The original plan for the campaign was to continue ramping up the social-media engagement until the Super Bowl, when the first Planters ad would play before the game then be followed up by an ad that would “broadcast Mr. Peanut’s funeral” during the third quarter. But the campaign to unite the internet around the death of a pop-culture icon hit a snag when news of the death of a real pop-culture icon broke on Sunday, and seeing tweets about Kobe Bryant’s death alongside promoted Planters #RIPPeanut tweets looked, well, not great.

Photo: Twitter

According to Ad Age, Planters has — at least for now — paused its #RIPPeanut campaign. In a statement, the brand said, “We are saddened by this weekend’s news and Planters has paused all campaign activities, including paid media, and will evaluate next steps through a lens of sensitivity to those impacted by this tragedy.” In a later statement given to Business Insider, the brand confirmed the online campaign was paused but “no change has been made to our plans for Super Bowl Sunday.” The show, and the funeral, will apparently go on.

Just to add an extra wrinkle to all of this, it should be noted that “Mr. Peanut dies” isn’t even an idea that Planters or VaynerMedia was the first to come up with, and it’s not the first time it’s led to controversy. Just last year, comedian Luke Taylor did a months-long bit in which he left negative replies to the Mr. Peanut Twitter account and threatened to kill the Planters mascot. Taylor’s tweets to the Mr. Peanut account ultimately got him banned from Twitter, which he wrote about in a piece for Vice in July. In addition to getting banned, Taylor’s bit was criticized for encouraging abusive language against social-media managers, who have enough vitriol to read during their workdays as it is. In his Vice piece, Taylor argued that as brands personify themselves more and more on Twitter (take Sunny D’s depression tweets from last year, for example), his bit should’ve been taken at face value for what it was: threatening the life not of an employee but of a fictional cartoon character mascot, who in recent months had turned into a giant horndog.
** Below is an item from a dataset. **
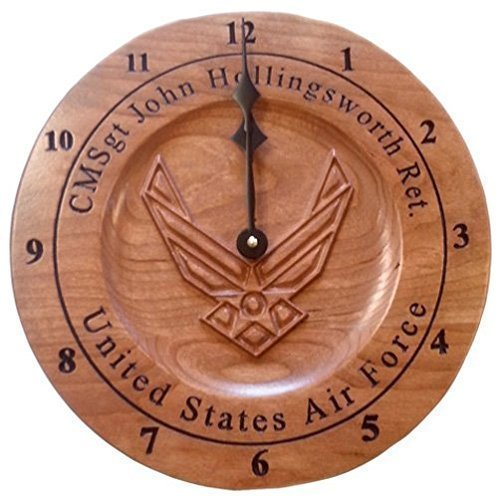 Air Force Personalized veteran gift wooden 3D carved wall clock for service member retirement gift.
Taylor’s bit prompted a debate about how regular people should and shouldn’t interact with big brand accounts, while this week’s #RIPPeanut mishap is mostly a case of bad timing — or, for some, a reminder that maybe a fake death and funeral aren’t a great idea for an ad campaign. But really, this is just another absurd blip in Brand Twitter history, and when you compare it with what we’ve seen already — brands posting things like incredibly misguided 9/11 tweets, extremely horny tweets, and jars of human pee — an ill-timed funeral publicity stunt seems almost quaint.

Update, Sunday: From ashes to ashes, from dust to dust, from butter to butter, Mr. Peanut died, only to be born anew as Baby Nut, the Baby Yoda version of the nutty spokesman, in the brand’s Super Bowl commercial. Praise be?